__WRITTEN PROBLEM__.
Rewrite the records below, changing every "taupe painted wall" to "gray painted wall" and leaving everything else unchanged. Omit the pictures from your answer.

__EXERCISE INPUT__.
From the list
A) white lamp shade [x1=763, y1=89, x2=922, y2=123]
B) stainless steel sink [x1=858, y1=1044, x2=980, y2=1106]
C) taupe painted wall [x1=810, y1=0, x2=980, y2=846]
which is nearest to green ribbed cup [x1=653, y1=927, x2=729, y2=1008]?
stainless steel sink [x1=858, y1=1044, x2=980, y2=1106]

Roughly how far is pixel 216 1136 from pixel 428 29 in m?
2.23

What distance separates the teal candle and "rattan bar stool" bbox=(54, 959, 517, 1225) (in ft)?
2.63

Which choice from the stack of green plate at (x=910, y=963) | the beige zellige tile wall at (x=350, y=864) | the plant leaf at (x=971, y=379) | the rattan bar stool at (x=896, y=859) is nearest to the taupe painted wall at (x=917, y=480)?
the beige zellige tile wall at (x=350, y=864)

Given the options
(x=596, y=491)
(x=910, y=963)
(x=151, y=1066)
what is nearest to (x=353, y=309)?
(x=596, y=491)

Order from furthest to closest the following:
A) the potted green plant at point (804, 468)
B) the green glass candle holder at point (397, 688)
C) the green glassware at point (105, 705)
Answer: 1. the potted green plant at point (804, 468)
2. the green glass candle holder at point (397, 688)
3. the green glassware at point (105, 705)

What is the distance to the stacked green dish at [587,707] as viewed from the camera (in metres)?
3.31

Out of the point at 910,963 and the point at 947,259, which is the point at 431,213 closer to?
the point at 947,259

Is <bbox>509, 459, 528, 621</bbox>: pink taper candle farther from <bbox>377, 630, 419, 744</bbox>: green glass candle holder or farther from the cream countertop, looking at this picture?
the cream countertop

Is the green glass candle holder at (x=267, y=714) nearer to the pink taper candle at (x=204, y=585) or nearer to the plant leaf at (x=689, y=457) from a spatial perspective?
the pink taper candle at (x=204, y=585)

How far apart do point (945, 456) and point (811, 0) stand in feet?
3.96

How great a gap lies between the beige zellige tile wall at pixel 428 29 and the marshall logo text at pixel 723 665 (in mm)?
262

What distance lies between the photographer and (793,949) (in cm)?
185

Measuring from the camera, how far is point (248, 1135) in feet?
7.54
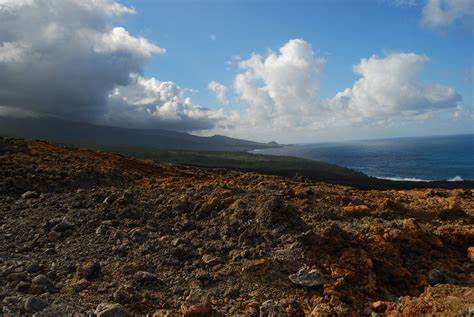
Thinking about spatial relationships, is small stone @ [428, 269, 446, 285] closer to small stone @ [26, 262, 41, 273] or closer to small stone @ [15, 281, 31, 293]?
small stone @ [15, 281, 31, 293]

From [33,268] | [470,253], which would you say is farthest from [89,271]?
[470,253]

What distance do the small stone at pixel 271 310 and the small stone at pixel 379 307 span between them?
208cm

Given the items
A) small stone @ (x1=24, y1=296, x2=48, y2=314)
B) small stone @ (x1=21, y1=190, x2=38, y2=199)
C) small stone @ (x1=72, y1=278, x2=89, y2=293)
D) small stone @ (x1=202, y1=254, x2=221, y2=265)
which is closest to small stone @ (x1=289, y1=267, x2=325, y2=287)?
small stone @ (x1=202, y1=254, x2=221, y2=265)

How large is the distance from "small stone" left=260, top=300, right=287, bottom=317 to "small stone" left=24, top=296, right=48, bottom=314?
5093 millimetres

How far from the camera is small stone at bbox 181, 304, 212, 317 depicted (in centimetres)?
796

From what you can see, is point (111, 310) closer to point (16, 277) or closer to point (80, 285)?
point (80, 285)

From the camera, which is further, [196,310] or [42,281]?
[42,281]

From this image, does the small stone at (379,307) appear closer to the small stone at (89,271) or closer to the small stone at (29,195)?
the small stone at (89,271)

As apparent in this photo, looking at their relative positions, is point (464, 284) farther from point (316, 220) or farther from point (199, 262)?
point (199, 262)

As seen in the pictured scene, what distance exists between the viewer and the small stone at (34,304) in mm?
8132

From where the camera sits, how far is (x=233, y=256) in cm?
1052

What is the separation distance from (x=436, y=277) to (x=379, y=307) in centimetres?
247

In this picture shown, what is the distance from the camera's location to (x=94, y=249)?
1164cm

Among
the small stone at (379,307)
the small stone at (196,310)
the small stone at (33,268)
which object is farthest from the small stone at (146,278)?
the small stone at (379,307)
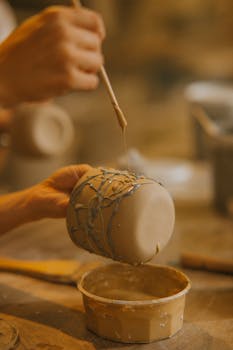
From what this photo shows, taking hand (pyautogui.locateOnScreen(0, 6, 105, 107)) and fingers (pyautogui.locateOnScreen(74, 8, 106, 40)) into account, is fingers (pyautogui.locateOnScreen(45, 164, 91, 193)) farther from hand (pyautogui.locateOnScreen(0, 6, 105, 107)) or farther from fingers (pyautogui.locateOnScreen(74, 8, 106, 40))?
fingers (pyautogui.locateOnScreen(74, 8, 106, 40))

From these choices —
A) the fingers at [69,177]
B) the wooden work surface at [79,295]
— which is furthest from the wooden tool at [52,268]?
the fingers at [69,177]

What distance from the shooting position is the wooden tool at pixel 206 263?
5.23 ft

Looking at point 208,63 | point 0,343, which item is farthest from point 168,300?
point 208,63

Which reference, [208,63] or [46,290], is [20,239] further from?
[208,63]

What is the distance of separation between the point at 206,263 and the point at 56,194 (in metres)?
0.52

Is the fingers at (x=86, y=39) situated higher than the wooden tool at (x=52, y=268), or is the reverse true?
the fingers at (x=86, y=39)

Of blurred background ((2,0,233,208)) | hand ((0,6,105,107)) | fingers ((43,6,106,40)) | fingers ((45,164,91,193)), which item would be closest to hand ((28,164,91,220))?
fingers ((45,164,91,193))

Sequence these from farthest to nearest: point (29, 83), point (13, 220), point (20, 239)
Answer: point (20, 239)
point (29, 83)
point (13, 220)

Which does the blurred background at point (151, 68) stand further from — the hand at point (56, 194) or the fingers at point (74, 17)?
the hand at point (56, 194)

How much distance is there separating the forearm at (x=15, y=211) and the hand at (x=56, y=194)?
0.06 feet

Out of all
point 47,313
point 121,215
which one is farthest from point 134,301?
point 47,313

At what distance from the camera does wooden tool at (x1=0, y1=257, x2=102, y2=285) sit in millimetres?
1554

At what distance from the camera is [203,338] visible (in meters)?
1.23

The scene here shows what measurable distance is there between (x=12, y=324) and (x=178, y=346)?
1.22 ft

__EXPECTED ANSWER__.
From the list
A) white lamp shade [x1=763, y1=89, x2=922, y2=123]
B) stainless steel sink [x1=858, y1=1044, x2=980, y2=1106]
C) gray painted wall [x1=810, y1=0, x2=980, y2=846]
which is nearest to green ribbed cup [x1=653, y1=927, x2=729, y2=1008]?
stainless steel sink [x1=858, y1=1044, x2=980, y2=1106]

Roughly how far is pixel 216 1136 from pixel 428 29 in m?
2.23

What distance separates the teal candle and "rattan bar stool" bbox=(54, 959, 517, 1225) (in ft)?
2.63

Which choice from the stack of green plate at (x=910, y=963) | the beige zellige tile wall at (x=350, y=864) | the plant leaf at (x=971, y=379) | the rattan bar stool at (x=896, y=859) is nearest to the gray painted wall at (x=917, y=480)?
the beige zellige tile wall at (x=350, y=864)

Given the options
(x=596, y=491)
(x=910, y=963)
(x=151, y=1066)
what is nearest to (x=353, y=309)?
(x=596, y=491)

Order from furthest to closest the following:
A) the potted green plant at point (804, 468)
B) the green glass candle holder at point (397, 688)
C) the green glassware at point (105, 705)
Answer: 1. the potted green plant at point (804, 468)
2. the green glass candle holder at point (397, 688)
3. the green glassware at point (105, 705)

What is the distance to the stacked green dish at [587,707] as viewed from the camera (in metres)?
3.31

Out of the point at 910,963 and the point at 947,259, which is the point at 431,213 closer to?
the point at 947,259

Is <bbox>509, 459, 528, 621</bbox>: pink taper candle farther from <bbox>377, 630, 419, 744</bbox>: green glass candle holder or farther from the cream countertop, looking at this picture?
the cream countertop

Is the green glass candle holder at (x=267, y=714) nearer to the pink taper candle at (x=204, y=585) or nearer to the plant leaf at (x=689, y=457) from a spatial perspective?
the pink taper candle at (x=204, y=585)

How far apart do point (945, 456) and point (811, 0) stand in feet?
3.96

How great a gap lies between the beige zellige tile wall at pixel 428 29 and the marshall logo text at pixel 723 665 (in mm)?
262

What distance lies between the photographer and (793,949) (in cm)?
185

Measuring from the camera, how far is point (248, 1135) in feet?
7.54
Thinking about spatial relationships, is small stone @ [428, 269, 446, 285] closer to small stone @ [26, 262, 41, 273] or closer to small stone @ [15, 281, 31, 293]?
small stone @ [15, 281, 31, 293]

From [33,268] | [470,253], which would you say is farthest from [89,271]?
[470,253]

What distance do the small stone at pixel 271 310 and the small stone at pixel 379 307 span between them?
208cm

Given the items
A) small stone @ (x1=24, y1=296, x2=48, y2=314)
B) small stone @ (x1=21, y1=190, x2=38, y2=199)
C) small stone @ (x1=72, y1=278, x2=89, y2=293)
D) small stone @ (x1=202, y1=254, x2=221, y2=265)
which is closest to small stone @ (x1=289, y1=267, x2=325, y2=287)?
small stone @ (x1=202, y1=254, x2=221, y2=265)

How large is the distance from "small stone" left=260, top=300, right=287, bottom=317 to "small stone" left=24, top=296, right=48, bottom=314?
5093 millimetres

How far from the camera is small stone at bbox 181, 304, 212, 317 depicted (in centimetres)?
796

From what you can see, is point (111, 310) closer to point (16, 277) or closer to point (80, 285)?
point (80, 285)

From the camera, which is further, [196,310] or [42,281]?
[42,281]

From this image, does the small stone at (379,307) appear closer to the small stone at (89,271) or closer to the small stone at (29,195)?
the small stone at (89,271)

As apparent in this photo, looking at their relative positions, is point (464, 284) farther from point (316, 220) or farther from point (199, 262)?
point (199, 262)

As seen in the pictured scene, what distance exists between the viewer and the small stone at (34,304) in mm?
8132

From where the camera sits, how far is (x=233, y=256) in cm?
1052

What is the separation distance from (x=436, y=277) to (x=379, y=307) in centimetres?
247

In this picture shown, what is the distance from the camera's location to (x=94, y=249)?
1164cm

Among
the small stone at (379,307)
the small stone at (196,310)
the small stone at (33,268)
which object is farthest from the small stone at (146,278)?
the small stone at (379,307)
From what this photo shows, taking hand (pyautogui.locateOnScreen(0, 6, 105, 107)) and fingers (pyautogui.locateOnScreen(74, 8, 106, 40)) into account, is fingers (pyautogui.locateOnScreen(45, 164, 91, 193)) farther from hand (pyautogui.locateOnScreen(0, 6, 105, 107)) or farther from fingers (pyautogui.locateOnScreen(74, 8, 106, 40))?
fingers (pyautogui.locateOnScreen(74, 8, 106, 40))

From these choices —
A) the fingers at [69,177]
B) the wooden work surface at [79,295]
— which is furthest from the wooden tool at [52,268]?
the fingers at [69,177]

What distance from the shooting position is the wooden tool at pixel 206 263?
5.23 ft

Looking at point 208,63 | point 0,343, which item is farthest from point 168,300?
point 208,63

Which reference, [208,63] or [46,290], is [20,239] further from?
[208,63]

What is the distance of separation between the point at 206,263 and the point at 56,194 (in metres)?
0.52

Is the fingers at (x=86, y=39) situated higher than the wooden tool at (x=52, y=268), or is the reverse true?
the fingers at (x=86, y=39)

Of blurred background ((2,0,233,208)) | hand ((0,6,105,107)) | fingers ((43,6,106,40)) | fingers ((45,164,91,193)), which item would be closest to hand ((28,164,91,220))?
fingers ((45,164,91,193))

Sequence these from farthest to nearest: point (29, 83), point (13, 220), point (20, 239)
Answer: point (20, 239)
point (29, 83)
point (13, 220)

Which does the blurred background at point (151, 68) stand further from — the hand at point (56, 194) or the fingers at point (74, 17)?
the hand at point (56, 194)

How much distance is there separating the forearm at (x=15, y=211) and the hand at (x=56, y=194)?
0.06 feet

Out of all
point 47,313
point 121,215
which one is farthest from point 134,301?
point 47,313

At what distance from the camera does wooden tool at (x1=0, y1=257, x2=102, y2=285) sit in millimetres?
1554

At what distance from the camera is [203,338] visible (in meters)?
1.23

The scene here shows what measurable distance is there between (x=12, y=324) and (x=178, y=346)?
1.22 ft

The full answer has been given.